Answer from the passage on mortgage-backed securities below.
(a) Even when a third party guarantees a mortgage-backed security, what is not secured?
(b) During periods of declining interest rates, what are the underlying mortgages prone to?
(c) What two things do regular payments on mortgage-backed securities include?

▶ **Passage provided**
★ ★ ★
Although certain mortgage-backed securities are guaranteed by a third party or
otherwise similarly secured, the market value of the security, which may
fluctuate, is not so secured. If a Portfolio purchases a mortgage-backed
security at a premium, that portion may be lost if there is a decline in the
market value of the security whether resulting from changes in interest rates or
prepayments in the underlying mortgage collateral. As with other
interest-bearing securities, the prices of such securities are inversely
affected by changes in interest rates. However, though the value of a
mortgage-backed security may decline when interest rates rise, the converse is
not necessarily true since in periods of declining interest rates the mortgages
underlying the securities are prone to prepayment. When the mortgage-backed
securities held by a Portfolio are prepaid, the Portfolio must reinvest the
proceeds in securities the yield of which reflects prevailing interest rates,
which may be lower than the prepaid security. For this and other reasons, a
mortgage-backed security's stated maturity may be shortened by unscheduled
prepayments on the underlying mortgages and, therefore, it is not possible to
predict accurately the security's return to a Portfolio. In addition, regular
payments received in respect of mortgage-backed securities include both interest
and principal. No assurance can be given as to the return a Portfolio will
receive when these amounts are reinvested.
★ ★ ★
▶ **Data provided**
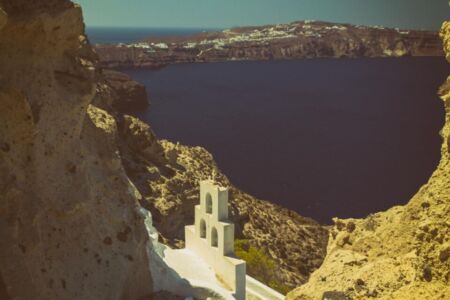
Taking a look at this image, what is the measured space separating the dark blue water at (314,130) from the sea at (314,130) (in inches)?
4.8

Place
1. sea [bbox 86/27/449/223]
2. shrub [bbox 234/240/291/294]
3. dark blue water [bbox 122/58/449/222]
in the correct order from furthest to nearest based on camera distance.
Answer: dark blue water [bbox 122/58/449/222], sea [bbox 86/27/449/223], shrub [bbox 234/240/291/294]

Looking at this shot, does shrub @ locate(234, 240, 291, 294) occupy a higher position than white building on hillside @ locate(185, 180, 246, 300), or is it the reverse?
white building on hillside @ locate(185, 180, 246, 300)

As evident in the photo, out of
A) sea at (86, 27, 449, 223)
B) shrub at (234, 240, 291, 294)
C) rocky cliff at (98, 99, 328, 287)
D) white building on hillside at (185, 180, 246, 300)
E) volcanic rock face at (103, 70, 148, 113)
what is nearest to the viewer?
white building on hillside at (185, 180, 246, 300)

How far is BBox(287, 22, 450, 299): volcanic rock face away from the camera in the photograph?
7.84 m

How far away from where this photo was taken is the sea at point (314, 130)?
5797 cm

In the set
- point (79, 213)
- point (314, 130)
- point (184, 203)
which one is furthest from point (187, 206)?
point (314, 130)

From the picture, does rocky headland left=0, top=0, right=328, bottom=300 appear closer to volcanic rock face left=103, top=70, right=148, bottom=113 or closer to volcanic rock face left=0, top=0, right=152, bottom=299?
volcanic rock face left=0, top=0, right=152, bottom=299

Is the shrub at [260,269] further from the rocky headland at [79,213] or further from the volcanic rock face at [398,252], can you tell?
the volcanic rock face at [398,252]

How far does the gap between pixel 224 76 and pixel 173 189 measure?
12782 cm

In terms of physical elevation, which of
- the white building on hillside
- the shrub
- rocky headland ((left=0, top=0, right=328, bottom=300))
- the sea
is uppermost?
rocky headland ((left=0, top=0, right=328, bottom=300))

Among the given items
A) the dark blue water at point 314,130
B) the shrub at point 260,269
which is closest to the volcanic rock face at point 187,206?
the shrub at point 260,269

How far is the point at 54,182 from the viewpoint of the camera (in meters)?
15.2

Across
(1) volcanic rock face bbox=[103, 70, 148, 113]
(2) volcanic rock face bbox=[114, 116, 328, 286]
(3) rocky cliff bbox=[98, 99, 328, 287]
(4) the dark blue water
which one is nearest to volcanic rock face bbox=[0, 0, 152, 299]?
(3) rocky cliff bbox=[98, 99, 328, 287]

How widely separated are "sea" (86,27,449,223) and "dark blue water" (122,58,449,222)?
12cm
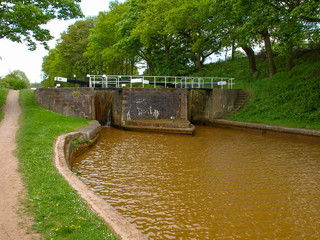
★ ★ ★
▶ **Complete answer**
(a) The market value of the security, which may fluctuate.
(b) Prepayment.
(c) Interest and principal.